• [REQUIREMENT 1]:
Rewrite the part of the account of Levittown's radiant heating that opens with the words containing "Levitt chose to" and closes with "in a hurry.", replacing "soft-copper tubing" with "flexible copper tubing".
• [REQUIREMENT 2]:
What does the account of Levittown's radiant heating say the Levitt houses or their slabs were built without?
• [REQUIREMENT 3]:
Continue the account of Levittown's radiant heating from the point where it stops.

• [EXCERPT PROVIDED]:
I have a photograph taken in Levittown, New York, sometime in the late 1940s. It’s of three men pouring concrete from a truck. The driver is standing by his door and just watching. The second man is standing on the fender and working the lever to release the concrete. The third man is directing the chute with his right hand. He’s wearing a sailor’s cap and his left hand is on his hip. He looks a bit like Elvis. 

Off in the distance, I can see some of the 17,447 finished houses that William Levitt built on what was once a potato farm. The Levitt workers were finishing a house every two hours, using mass production techniques and interchangeable parts. The property had its own lumber mill and cement factory. No house would have a basement. Levitt had to appeal to the federal government to get away with that. The local politicians feared what would happen when less-affluent people moved into these very affordable houses, but most of those people were GIs returning from the war, so Levitt got his way.

Levitt chose to use radiant heating for these houses because it was the cheapest heating system he could find. His chief engineer, Irwin Jalonack, came up with a design that was as simple as can be. You can see the soft-copper tubing in the photo. Elvis is pouring concrete over them. A rectangle of two-by-four studs holds the concrete in place. What looks like railroad spikes keep the studs from shifting under the spreading weight of the concrete. The tubing runs back and forth in direct contact with the ground. There is no insulation under the 4-inch thick slab or at its edges. There is no vapor barrier under the tubing. With Levittown, the rule was to get things done in a hurry.

They laid the copper across the tops of 8-foot lengths of 1-inch by 1-inch lumber to center it within the concrete. The lumber would be in direct contact with the ground, and since it ran perpendicular to the tubing, it would leave an open space beneath every tube within the slab once it rotted. That took about 10 years to happen.

The rotted lumber also created a perfect place for the slab to crack as time went by. That caused many of the tubes to leak water into the ground. The homeowners didn’t notice this at first because no water came up through their floors. Sooner or later, though, they’d notice it as an increase in their water bill, or their fuel-oil bill. That’s when they’d call for help.

 

WHEN PROBLEMS ARISE

J.D. Brower Plumbing & Heating, a long-gone Levittown company, ran an ad in the Levittown PennySaver in December 1958 when I was 8 years old and growing up a few miles away in Hicksville. The headline read: “This is the Radiant Heating Layout of your Levitt House. SAVE IT.” Below that was an engineer’s drawing of the tubing within the slab, along with the house trap and fuel-oil tank, both of which were buried under the front lawn. Those buried fuel-oil tanks would leak and cause an expensive problem for homeowners as time went by, but no one was thinking about that back then. 

There’s a note in the ad stating that J.D. Brower Plumbing & Heating was expert in radiant heating and they knew how to fix floor leaks and braze joints. They must have done very well for themselves because, as I said, Levitt poured 17,447 slabs on that potato field, and they were all identical. 

A Levittown plumber once said that he used a screwdriver to listen for the leaks in those slabs. 

“I’d crawl around the floor with the handle pressed against my ear and the tip on the floor,” he said. “After a while, I moved up to using a stethoscope.”

“You were like Doctor Heat,” I said.

“I never thought of it that way,” he chuckled, “But yeah, I guess I was.”

• [SUPPLIED DATA]:
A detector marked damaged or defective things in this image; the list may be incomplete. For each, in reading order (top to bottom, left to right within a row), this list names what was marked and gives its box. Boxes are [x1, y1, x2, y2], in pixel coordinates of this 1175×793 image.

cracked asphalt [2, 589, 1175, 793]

• [WRITTEN ANSWER 1]:
Levitt chose to use radiant heating for these houses because it was the cheapest heating system he could find. His chief engineer, Irwin Jalonack, came up with a design that was as simple as can be. You can see the flexible copper tubing in the photo. Elvis is pouring concrete over them. A rectangle of two-by-four studs holds the concrete in place. What looks like railroad spikes keep the studs from shifting under the spreading weight of the concrete. The tubing runs back and forth in direct contact with the ground. There is no insulation under the 4-inch thick slab or at its edges. There is no vapor barrier under the tubing. With Levittown, the rule was to get things done in a hurry.

• [WRITTEN ANSWER 2]:
- A basement
- Insulation under the slab or at its edges
- A vapor barrier under the tubing

• [WRITTEN ANSWER 3]:
“That sounds like hard work,” I said.

“It was. You had to be very quiet to hear the leak. But then I learned a better way to do it.”

“What was it?” I said.

“Oh, something a housewife taught me,” he laughed. “Go figure. A housewife teaching me how to find leaks.”

“Tell me.”

“Well, I was crawling around in her house and she was laughing at me and my stethoscope. I guess I must have looked pretty silly to her. She wanted to know if I heard the house’s heartbeat. I explained how this is how we find the leak and she said she had a better way.”

 

TIPS AND TRICKS

“You gonna tell me?”

“I’m getting there. Hold your horses. You’re gonna love it. She told me to take a seat at her kitchen table, which I did, and then she got a mop and a bucket of water. She started mopping the floor over there by the fridge and then she went and turned up the thermostat.”

“What happened?” I said.

“The pipes appeared! It was like magic. She told me she always turned up the heat to dry the floor because she didn’t want the kids to slip. She had four kids. Then she pointed to this part of the floor where it was drying in a big splotch instead of a straight line. She asked me if that’s what I was looking for, and sure enough, it was!”

“So simple,” I said.

“Yeah, she was a lot smarter than me, and I’m sure grateful for that trick. I used it for years.”

Another Levittown plumber told me he had an even better way of finding the leaks in those slabs. “I used a cat,” he said.

“A cat?”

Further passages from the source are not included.